EXERCISE REQUIREMENTS:
1. In the western film posts, what does Tom Jeffords talk Cochise into allowing?
2. Extend the western film posts onward from their final sentence.

TEXT FOR ANALYSIS:
######
True story... My mother was watching FLAMING STAR on TV when her water broke and she was taken to the hospital where I was born. So in other words, Elvis got me into this world. :woot:
 
Been a long time since I saw it, can't remember much, will have to look for it....but any movie with Klaus Kinski in it is worth a look.


I had to buy the dvd. It was actually pretty damn expensive, but it includes a different ending option. This was Tarantino's main influence for Django, it also has the bleakest-darkest ending of any western.
 
Today I watched -

BROKEN ARROW

Directed by Delmer Daves

Starring; James Stewart, Jeff Chandler, Debra Paget, Basil Ruysdael, Will Geer, Arthur Hunnicutt, and Jay Silverheels.

The Apache wars have been going on for 10 years, ex Army scout and now prospector Tom Jeffords (James Stewart) is tired of all the killing. One day he sees an Apache teen wounded in the desert and decides to help him. Over a few days he starts to get a new appreciation of the Apache people...by actually seeing that they are people not just savage redskins. A group of Apaches come upon them, and after the kid explains that Tom had saved his life, they decide to let him go away peacefully....but a group of white men suddenly come riding along, and the Apaches kill and torture them in front of Tom. He decides he needs to do something to try and stop all the killing, so he gets a "good" Apache to teach him their language and customs....and then rides out to find Cochise (Jeff Chandler) to offer a plan of peace. Because Tom sends smoke signal messages of peace and rides into their territory bravely...they let him through without incident. He meets with Cochise and talks him into letting mail riders go through his territory without attacking them. While at the camp he meets and starts to fall in love with the Apache maid Sonseeahray (Debra Paget). Tom tells people about his deal with Cochise, but most are real skeptical about it. Especially local rancher Ben Slade (Will Geer) whose wife and son were killed in an Apache raid. As time passes, and mail riders pass back and forth unhurt, Gen. Oliver Howard (Basil Ruysdael) asks Tom to take him to meet Cochise for he has plans for a bigger peace treaty. They meet, and agree to a 3 month test of the treaty...but several lesser warchiefs let by Geronimo (Jay Silverheels) don't agree with it, and leave with their braves to Mexico. Meanwhile Tom and Sonseeahray marry.
######
Saved entries:
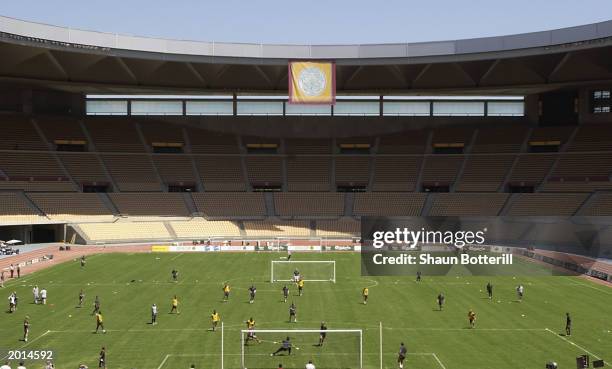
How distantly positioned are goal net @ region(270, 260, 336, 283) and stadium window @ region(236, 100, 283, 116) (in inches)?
1507

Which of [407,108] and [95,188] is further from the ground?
[407,108]

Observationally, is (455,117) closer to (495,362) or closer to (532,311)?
(532,311)

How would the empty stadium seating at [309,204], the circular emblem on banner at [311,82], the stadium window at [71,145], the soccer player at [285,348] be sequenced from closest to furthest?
the soccer player at [285,348] < the circular emblem on banner at [311,82] < the empty stadium seating at [309,204] < the stadium window at [71,145]

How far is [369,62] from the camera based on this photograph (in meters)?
71.2

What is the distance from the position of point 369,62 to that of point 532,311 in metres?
38.3

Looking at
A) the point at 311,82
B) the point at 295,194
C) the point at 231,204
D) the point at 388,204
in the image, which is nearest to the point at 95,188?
the point at 231,204

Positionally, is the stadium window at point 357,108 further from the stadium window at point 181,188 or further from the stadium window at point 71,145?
the stadium window at point 71,145

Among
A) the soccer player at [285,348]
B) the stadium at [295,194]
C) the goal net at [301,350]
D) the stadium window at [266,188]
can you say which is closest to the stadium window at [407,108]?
the stadium at [295,194]

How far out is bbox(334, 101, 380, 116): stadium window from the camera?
309 feet

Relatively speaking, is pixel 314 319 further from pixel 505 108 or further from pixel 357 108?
pixel 505 108

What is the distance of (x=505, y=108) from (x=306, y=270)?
170ft

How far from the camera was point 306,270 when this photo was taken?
56.0 meters

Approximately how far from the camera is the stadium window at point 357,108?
94.1 metres

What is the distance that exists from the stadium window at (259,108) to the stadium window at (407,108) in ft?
50.6
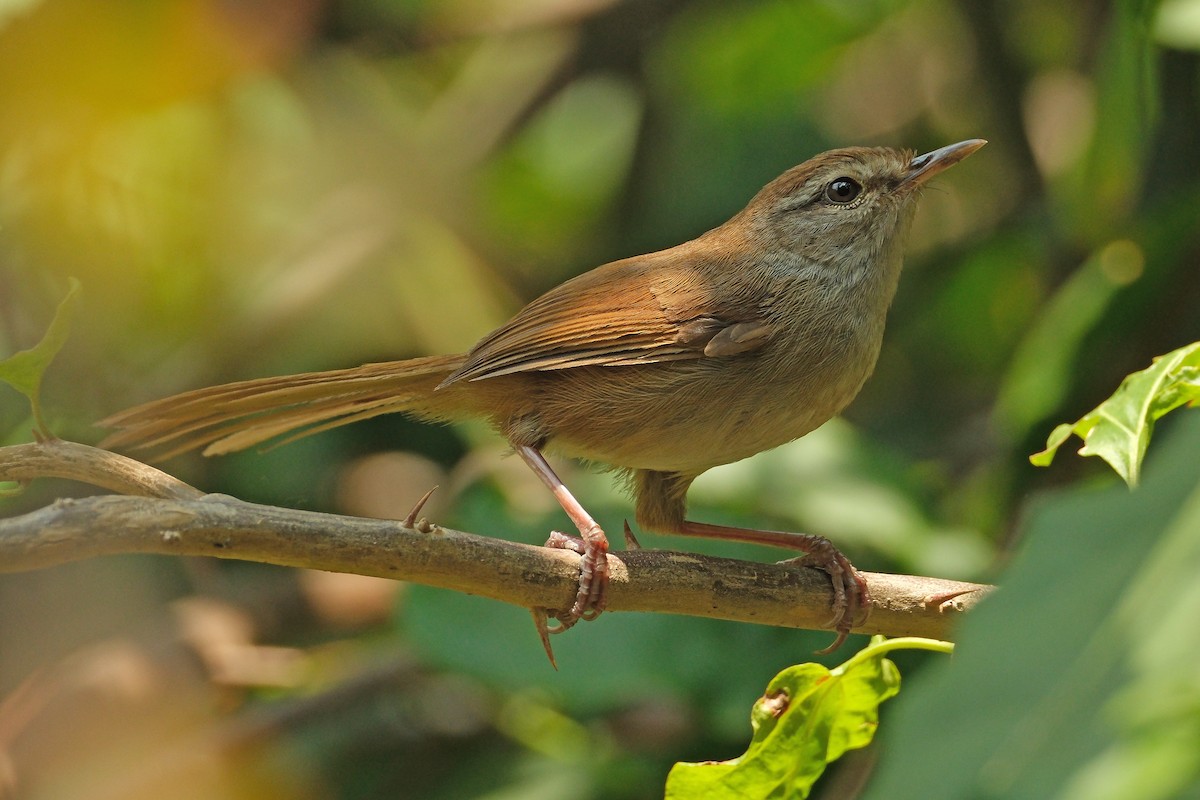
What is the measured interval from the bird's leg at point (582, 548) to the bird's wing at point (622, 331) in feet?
0.99

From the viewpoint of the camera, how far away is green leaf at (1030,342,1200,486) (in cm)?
235

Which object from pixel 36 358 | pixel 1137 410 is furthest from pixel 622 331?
pixel 36 358

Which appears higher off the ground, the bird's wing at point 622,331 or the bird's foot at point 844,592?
the bird's wing at point 622,331

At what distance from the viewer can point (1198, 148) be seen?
5.66m

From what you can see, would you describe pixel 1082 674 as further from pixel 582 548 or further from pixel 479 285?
pixel 479 285

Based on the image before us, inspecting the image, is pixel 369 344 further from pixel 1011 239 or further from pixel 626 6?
pixel 1011 239

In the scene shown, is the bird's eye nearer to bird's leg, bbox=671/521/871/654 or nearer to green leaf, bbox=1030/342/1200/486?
bird's leg, bbox=671/521/871/654

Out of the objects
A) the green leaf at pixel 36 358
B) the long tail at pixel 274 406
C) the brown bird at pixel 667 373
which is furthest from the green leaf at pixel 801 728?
the long tail at pixel 274 406

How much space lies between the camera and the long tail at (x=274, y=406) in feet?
10.9

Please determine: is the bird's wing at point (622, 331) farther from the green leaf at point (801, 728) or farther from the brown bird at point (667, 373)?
the green leaf at point (801, 728)

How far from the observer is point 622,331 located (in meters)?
3.80

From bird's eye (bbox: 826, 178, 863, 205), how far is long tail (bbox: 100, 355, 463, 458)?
1.41m

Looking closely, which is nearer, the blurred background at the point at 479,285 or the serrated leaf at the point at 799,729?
the serrated leaf at the point at 799,729

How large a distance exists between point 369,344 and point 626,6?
213 cm
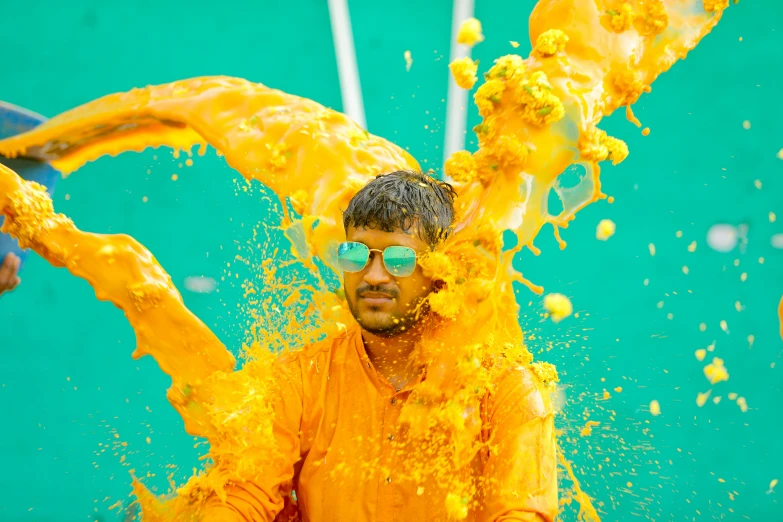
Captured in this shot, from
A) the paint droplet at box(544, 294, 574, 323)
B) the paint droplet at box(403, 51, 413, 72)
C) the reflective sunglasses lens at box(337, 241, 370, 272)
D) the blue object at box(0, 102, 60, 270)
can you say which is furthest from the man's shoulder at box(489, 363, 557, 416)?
the blue object at box(0, 102, 60, 270)

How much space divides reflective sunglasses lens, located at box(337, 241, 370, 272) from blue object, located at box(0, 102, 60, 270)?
138 centimetres

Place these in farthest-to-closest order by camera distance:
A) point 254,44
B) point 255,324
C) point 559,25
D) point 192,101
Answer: point 254,44 → point 192,101 → point 255,324 → point 559,25

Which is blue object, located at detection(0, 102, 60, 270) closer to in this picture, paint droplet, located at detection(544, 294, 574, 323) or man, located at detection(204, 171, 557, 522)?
man, located at detection(204, 171, 557, 522)

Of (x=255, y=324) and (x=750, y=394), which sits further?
(x=750, y=394)

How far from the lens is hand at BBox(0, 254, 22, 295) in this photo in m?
2.75

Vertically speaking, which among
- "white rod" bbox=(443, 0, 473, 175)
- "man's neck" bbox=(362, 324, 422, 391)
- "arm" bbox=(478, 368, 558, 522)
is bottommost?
"arm" bbox=(478, 368, 558, 522)

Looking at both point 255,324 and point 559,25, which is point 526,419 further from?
point 559,25

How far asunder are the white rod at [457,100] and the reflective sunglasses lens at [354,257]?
123cm

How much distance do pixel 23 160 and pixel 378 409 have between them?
159 cm

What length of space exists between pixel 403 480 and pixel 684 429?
168cm

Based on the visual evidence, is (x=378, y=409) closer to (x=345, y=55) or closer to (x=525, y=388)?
(x=525, y=388)

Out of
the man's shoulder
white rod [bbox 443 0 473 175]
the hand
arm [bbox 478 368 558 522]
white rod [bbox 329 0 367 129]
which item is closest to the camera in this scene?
arm [bbox 478 368 558 522]

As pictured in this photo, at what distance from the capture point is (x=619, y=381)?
300cm

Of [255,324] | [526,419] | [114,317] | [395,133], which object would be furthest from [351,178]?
[114,317]
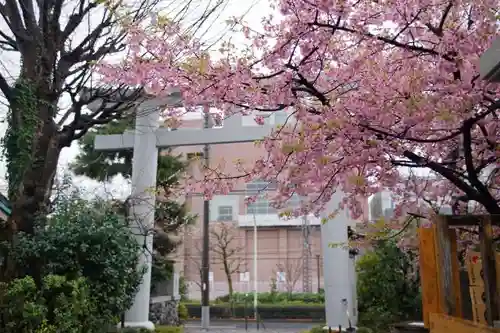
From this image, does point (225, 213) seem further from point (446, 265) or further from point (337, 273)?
point (446, 265)

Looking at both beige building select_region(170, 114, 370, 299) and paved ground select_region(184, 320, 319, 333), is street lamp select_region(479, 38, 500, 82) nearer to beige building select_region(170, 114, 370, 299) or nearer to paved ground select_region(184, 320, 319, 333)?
paved ground select_region(184, 320, 319, 333)

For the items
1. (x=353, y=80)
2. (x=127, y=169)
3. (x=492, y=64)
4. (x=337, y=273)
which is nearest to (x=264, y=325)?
(x=127, y=169)

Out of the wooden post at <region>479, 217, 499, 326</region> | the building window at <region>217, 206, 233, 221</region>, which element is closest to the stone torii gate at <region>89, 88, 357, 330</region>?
the wooden post at <region>479, 217, 499, 326</region>

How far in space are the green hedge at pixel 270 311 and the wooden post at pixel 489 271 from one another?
19457 mm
######
ANSWERS FOR EACH ITEM:
1. Letting mail riders go through his territory without attacking them.

2.
I'll put the ending in spoiler tags -
Both Geronimo and Ben Slade pull raids to stop the peace. In one of Ben's attacks, Sonseeahray is killed and Tom is wounded. As Tom holds her in his arms, Cochise and his men bring one of the surviving attackers to him, Tom demands they give him a knife so that he can cut his heart out....but Cochise refuses, saying the terms of the peace treaty are for any whites that are captured are to be turned over to the Army. Tom agrees...and rides off leaving the territory behind him forever.


This is technically Stewart's return to the western. It had been 11 years since his last one, Destry Rides Again....he filmed this before Winchester '73, but it was released after it. He would make many westerns after this.

This movie deserves praise for it's depiction of the Apaches. Up to this point almost (if not all) movies simply portrayed them as evil savages or drunken buffoons. This portrays them as human beings...some good, some bad, worrying and caring for the same things as anyone else. But it loses points for using white people in makeup to play the principle Apaches. We do get Jay Silverheels (best known for 217 episodes and 2 feature films as TONTO in the LONE RANGER) in a featured role though.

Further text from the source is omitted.